Mooring buoys to help coral reef
The best way to avoid anchor damage to coral and other reef structure is to avoid dropping anchor there in the first place. That’s just been made more practical by the placement of six white plastic mooring buoys around Fowey Light, a seamark in Biscayne National Park.
The old lighthouse stands on shallow Fowey Rocks, 10 miles southeast of Key Biscayne. It’s a popular location for diving and snorkeling, fishing and bait-catching, as well as a rendezvous site. It can get pretty busy on weekends, so the mooring buoys do crowd control as well as reef protection.
The white buoys are 18 inches in diameter with a blue reflective band. They’re anchored to the bottom by heavy cement blocks. To use one, approach it slowly with a dock line tied to a bow cleat, slip your rope through the tag loop attached to the buoy and tie off with a knot you can untie easily.
If your line is long enough and your bow cleats large enough, you can loop the line all the way back to the cleat and wrap it there.
The park has set a four-hour time limit per boat per buoy. If they’re all in use when you arrive, you can anchor — but not on the rocks. Instructions on the park’s website say you have to find a sandy area downwind of the reef. That way if the anchor pulls loose it won’t drag across the reef.

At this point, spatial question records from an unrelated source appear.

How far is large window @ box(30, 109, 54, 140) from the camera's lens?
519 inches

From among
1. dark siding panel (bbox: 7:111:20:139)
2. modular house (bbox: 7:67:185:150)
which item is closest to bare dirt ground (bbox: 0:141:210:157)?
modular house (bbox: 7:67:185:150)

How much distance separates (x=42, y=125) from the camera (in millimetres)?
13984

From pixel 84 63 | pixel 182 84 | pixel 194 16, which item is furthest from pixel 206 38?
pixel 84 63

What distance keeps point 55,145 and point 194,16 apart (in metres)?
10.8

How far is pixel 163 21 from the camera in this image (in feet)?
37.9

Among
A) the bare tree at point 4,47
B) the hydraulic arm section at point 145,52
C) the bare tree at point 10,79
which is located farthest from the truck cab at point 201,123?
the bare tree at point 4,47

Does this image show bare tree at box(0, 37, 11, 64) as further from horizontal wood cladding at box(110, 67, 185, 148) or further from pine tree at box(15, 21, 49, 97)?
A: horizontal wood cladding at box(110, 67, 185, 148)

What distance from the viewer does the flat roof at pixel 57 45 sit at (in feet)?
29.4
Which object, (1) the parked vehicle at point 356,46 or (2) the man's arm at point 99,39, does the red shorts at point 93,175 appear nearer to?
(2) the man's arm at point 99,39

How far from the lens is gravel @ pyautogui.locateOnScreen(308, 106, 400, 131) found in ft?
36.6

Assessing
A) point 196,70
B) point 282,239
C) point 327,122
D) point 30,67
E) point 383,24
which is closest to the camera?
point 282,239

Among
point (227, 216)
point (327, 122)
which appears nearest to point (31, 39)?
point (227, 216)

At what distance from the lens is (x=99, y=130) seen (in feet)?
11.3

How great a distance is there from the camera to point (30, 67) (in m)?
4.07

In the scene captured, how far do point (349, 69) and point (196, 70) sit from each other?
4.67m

To make it work, you’ll need plenty of rope scope — five to seven times the water depth or more if seas are high. Go overboard if necessary to make sure the anchor’s well dug in to the sand and the line not rubbing coral.
In addition to the Fowey Light buoys, Biscayne National Park has them at 19 other popular locations. The same rules apply at each site. If you find broken or frayed attachment tackle there, report it by calling 305-230-1144.